Las últimas horas consiguen el objetivo de aplicar en la historia de la búsqueda de venganza de Raynaldo la metáfora de la búsqueda del “alma nacional” que según Díaz se desvaneció, o por lo menos menguó, durante la dictadura filooccidental que saqueó y reprimió durante tres décadas a las Filipinas. Esa madre insana, ultrajada y muerta no es más que la patria donde Lav nació –precisamente en una aldea de campesinos, en 1958-, donde creció en medio de la pobreza extrema y la guerra civil, donde padeció la represión política de Marcos a su llegada a la capital y donde aprendió que el cine era la mejor manera, en un país como el suyo, de poder ejercer la necesaria transgresión a lo permitido por el Gran Ladrón de Manila y su estrambótica consorte. No es gratuito, entonces, que en medio de las transmisiones de las telenovelas a las que la familia de Raynaldo se hace adicta, cambiando el dial de pronto se encuentren con una entrevista a Lino Brocka, el gran cineasta filipino del siglo XX, autor de Manila en las garras del neón, que tuve la suerte de ver hace algunos años: un drama turbador situado en los barrios miserables que circundan la capital cuyo tratamiento la convierte en una verdadera joya expresionista. Ese homenaje al maestro es a la vez parte del espíritu documental de Ebolusyon…: la verdadera voz de uno de los pocos intelectuales que se opusieron a la tiranía (y de paso, el primer filipino que consiguió exhibir sus películas en Cannes).

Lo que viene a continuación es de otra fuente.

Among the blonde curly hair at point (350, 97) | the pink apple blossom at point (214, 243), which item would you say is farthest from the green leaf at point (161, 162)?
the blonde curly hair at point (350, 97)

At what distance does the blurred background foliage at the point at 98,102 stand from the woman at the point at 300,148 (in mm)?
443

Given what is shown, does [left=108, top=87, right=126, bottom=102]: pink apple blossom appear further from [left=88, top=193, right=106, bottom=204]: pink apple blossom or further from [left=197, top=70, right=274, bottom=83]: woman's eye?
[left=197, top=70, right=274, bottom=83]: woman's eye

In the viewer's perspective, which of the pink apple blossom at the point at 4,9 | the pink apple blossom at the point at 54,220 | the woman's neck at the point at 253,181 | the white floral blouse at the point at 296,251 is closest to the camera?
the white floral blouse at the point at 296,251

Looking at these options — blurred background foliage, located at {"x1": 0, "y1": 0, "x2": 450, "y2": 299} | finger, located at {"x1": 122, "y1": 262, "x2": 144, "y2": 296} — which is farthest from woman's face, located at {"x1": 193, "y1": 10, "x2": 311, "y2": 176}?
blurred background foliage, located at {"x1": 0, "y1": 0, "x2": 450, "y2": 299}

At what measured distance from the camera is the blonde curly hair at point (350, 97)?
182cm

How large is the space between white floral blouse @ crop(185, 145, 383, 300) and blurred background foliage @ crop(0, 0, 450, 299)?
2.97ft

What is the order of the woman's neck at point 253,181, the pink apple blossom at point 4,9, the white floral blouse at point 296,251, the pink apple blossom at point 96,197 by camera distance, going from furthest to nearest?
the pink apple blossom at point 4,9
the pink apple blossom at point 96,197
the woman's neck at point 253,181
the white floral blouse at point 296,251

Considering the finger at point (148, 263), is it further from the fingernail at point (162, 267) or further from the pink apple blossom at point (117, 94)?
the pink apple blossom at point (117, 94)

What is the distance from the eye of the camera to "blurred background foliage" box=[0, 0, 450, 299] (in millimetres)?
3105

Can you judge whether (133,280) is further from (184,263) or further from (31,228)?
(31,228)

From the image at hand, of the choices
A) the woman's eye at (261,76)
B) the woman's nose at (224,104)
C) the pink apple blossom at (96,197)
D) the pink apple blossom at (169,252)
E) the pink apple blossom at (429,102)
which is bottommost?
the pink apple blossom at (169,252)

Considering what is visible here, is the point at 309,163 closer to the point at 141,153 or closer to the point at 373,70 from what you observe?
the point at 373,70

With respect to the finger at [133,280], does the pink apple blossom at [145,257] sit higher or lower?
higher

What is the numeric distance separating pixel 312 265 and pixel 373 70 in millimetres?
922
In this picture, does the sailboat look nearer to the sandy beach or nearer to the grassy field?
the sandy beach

Bastante más complicado es explicar su enmarañada estructura. Además de no ser lineal, es tal la confusión entre documental y ficción, fragmentos al estilo de los musicales hindúes y cine social, alegoría y realidad, que seguir a cabalidad todas las líneas narrativas, puntos muertos, historias paralelas y nudos se antoja una tarea poco menos que titánica, como seguir lápiz en mano los avatares técnicos de una novela de Faulkner. Quizá esta dificultad convierta la visualización de Ebolusyon en una experiencia poco ortodoxa de ver cine. Quizá esta sea una película hecha para ver de cuando en cuando, con el televisor encendido durante todo el día, picando de tanto en tanto sus largas, minuciosas escenas que pueden exasperarnos o hacernos perder el aliento; todo depende de la situación personal en que estemos frente a la imágenes que Díaz sin inmutarse nos entrega, una tras otra. Y no sé exactamente cual habrá sido la mía aquel día que la vi, durante todo el día y buena parte de la noche, pero no me quedan dudas de que, con Shoah de Lanzmann, Ebolusyon… es una de las experiencias más radicales que he vivido como espectadora, y uno de los documentos políticos más contundentes en lo que va del siglo.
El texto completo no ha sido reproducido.